Other of Williams’s early stuff I came to appreciate later included the Oscar nominated scores for Valley of the Dolls (1967) and Goodbye Mr. Chips (1969), his Oscar winning score for Fiddler on the Roof (1971), and his nominated work for Robert Altman in Images (1972) and The Long Goodbye (1973). In 1976 he scored Alfred Hitchcock’s last film Family Plot; an irony, given that he didn’t much like that film and because that same year Hitch’s former collaborator Bernard Herrmann composed his final two scores (for Brian De Palma’s Hitchcockesque Obsession, and Martin Scorese’s Taxi Driver). Those are cool scores, but there’d have been something nice about Hitchcock’s last film being Hermmann’s last film also. Oh, well.

And then of course there’s Williams’ first film with the director he was to be most associated with, Steven Spielberg’s The Sugarland Express (1974). That’s an okay score, very ’70s sounding, with bouncy, country music elements, kind of conventional for its time. It was his next film with Spielberg that put Williams on the map. His 1975 soundtrack for Jaws made his name a household word. The indelible main theme has a lot in common with Bernard Herrmann’s for Pyscho — a very simple cluster of menacing notes orchestrated for strings, so elemental and primitive that it flipped a switch in all who heard it, and it became cultural shorthand for violent death. It became a musical catchphrase. People would hum it jokingly to indicate bad things on the horizon. This must be every movie composer’s dream. It was definitely Spielberg’s — he hired Williams to score almost of his subsequent movies.

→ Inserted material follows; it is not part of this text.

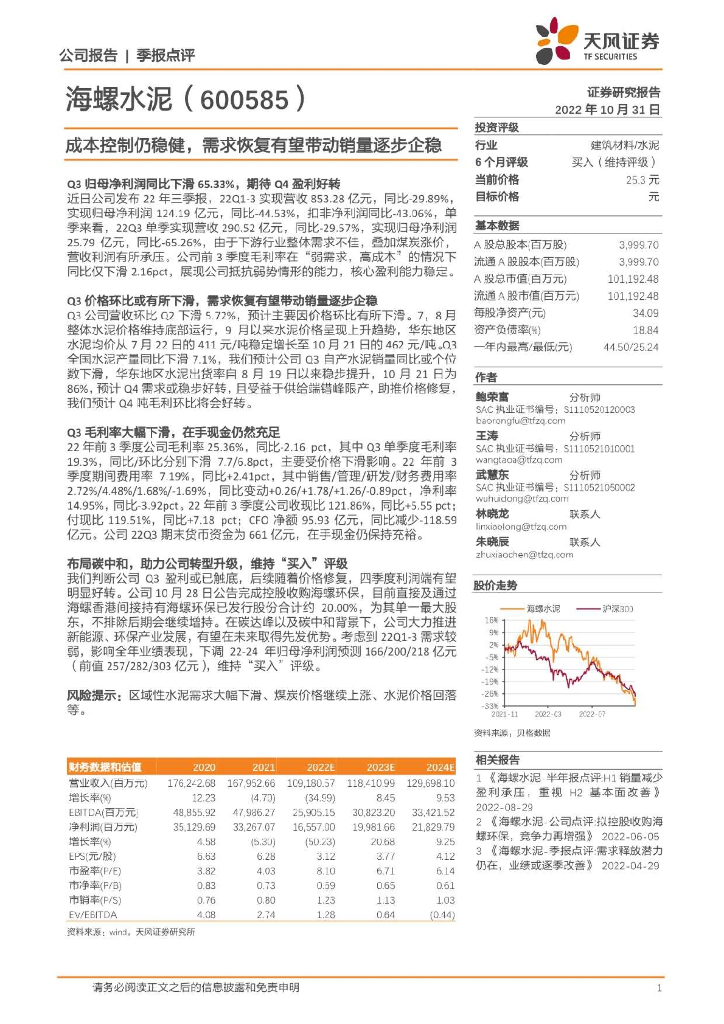 天风证券：海螺水泥（600585）-成本控制仍稳健，需求恢复有望带动销量逐步企稳 海报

After this, Williams essentially became the Babe Ruth of movie composers. Many of the films he scored were so popular they became franchises with umpteen sequels, which Williams also scored. These included Star Wars (1977-present), Superman (1978), Raiders of the Lost Ark (1981-present), Jurassic Park (1990-present), Home Alone (1990), and Harry Potter (2001-present). A couple of my favorites to play as a kid, however, were not among the endlessly franchised ones: Close Encounters of the Third Kind (1978), which kicked off with that quiet suspenseful tease and sudden BOO! moment, and naturally featured that five note alien theme; and the now-forgotten comedy 1941 (1979), which incorporated the big band sound with which his father was associated. As I’ve mentioned before, I also had the 45 RPM single of the hot-jazz inspired Star Wars “Cantina Theme”, with those crazy wailing, bending clarinets and muted trumpets. I also loved the theme music to the Speilberg-produced series Amazing Stories (1985).

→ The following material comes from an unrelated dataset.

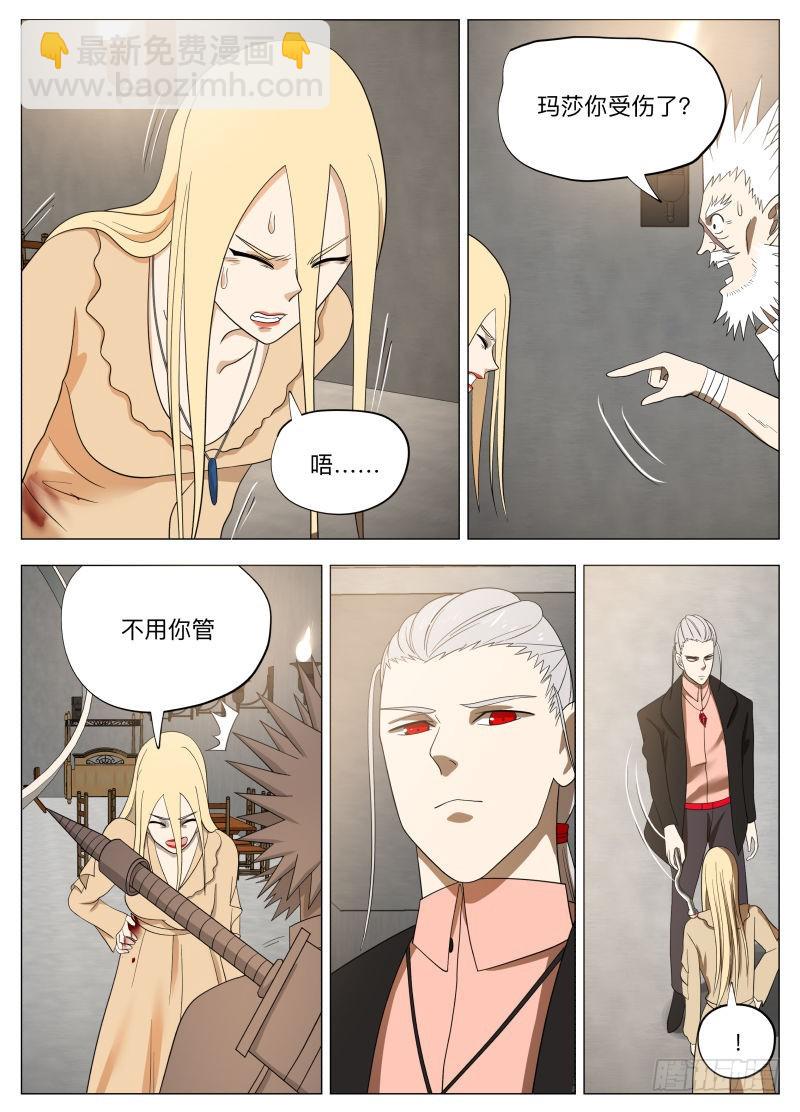 都没凉啊2-第258话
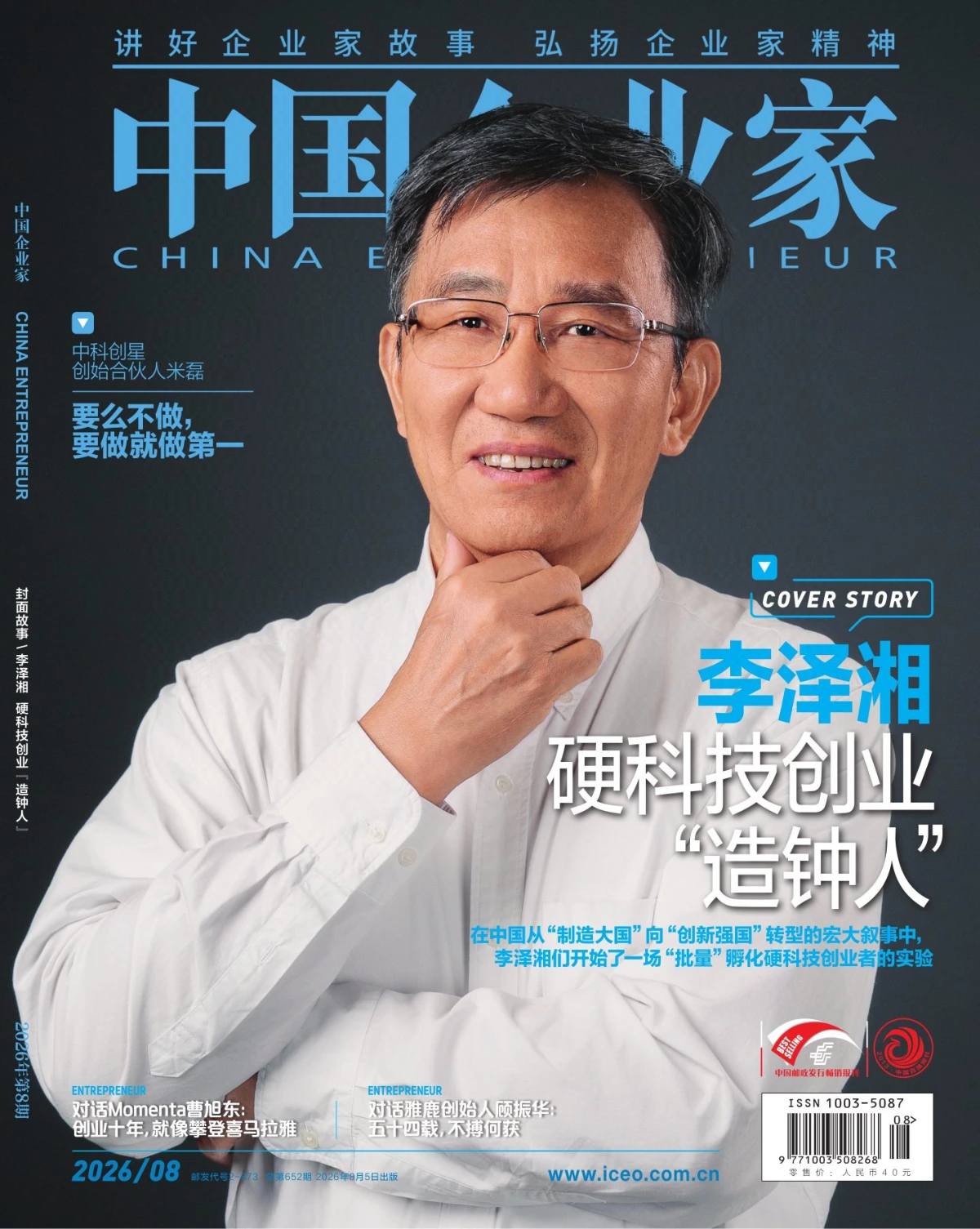 中国企业家 2026年1-12月共12期 PDF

I confess that I am partial to Williams’ less subtle work, the stuff that is in the tradition of the old time stage music that accompanied the melodrama, was played over silent pictures and B movies, and so forth, the stuff that gets the blood racing and makes you whistle the tunes on the way home from the theatre. A lot of his later work for Spielberg and others doesn’t do that for me. For instance I know he was nominated for Oscars for his musical soundtracks to The Adventures of Tintin and War Horse, both 2011, but I can’t remember a damn thing about them. It could of course be that I am no longer 12 years old. Or perhaps it is that I am too MUCH the pubescent! (I don’t want to sell my self short. I subsequently spent years acquainting myself with the landmarks of classical music, But I haven’t for example, listened to any of Williams’ original concertos or symphonies or other works, such as — wait for it — Fanfare for Michael Dukakis (1988). There are some subjects that not even orchestral theme music can elevate.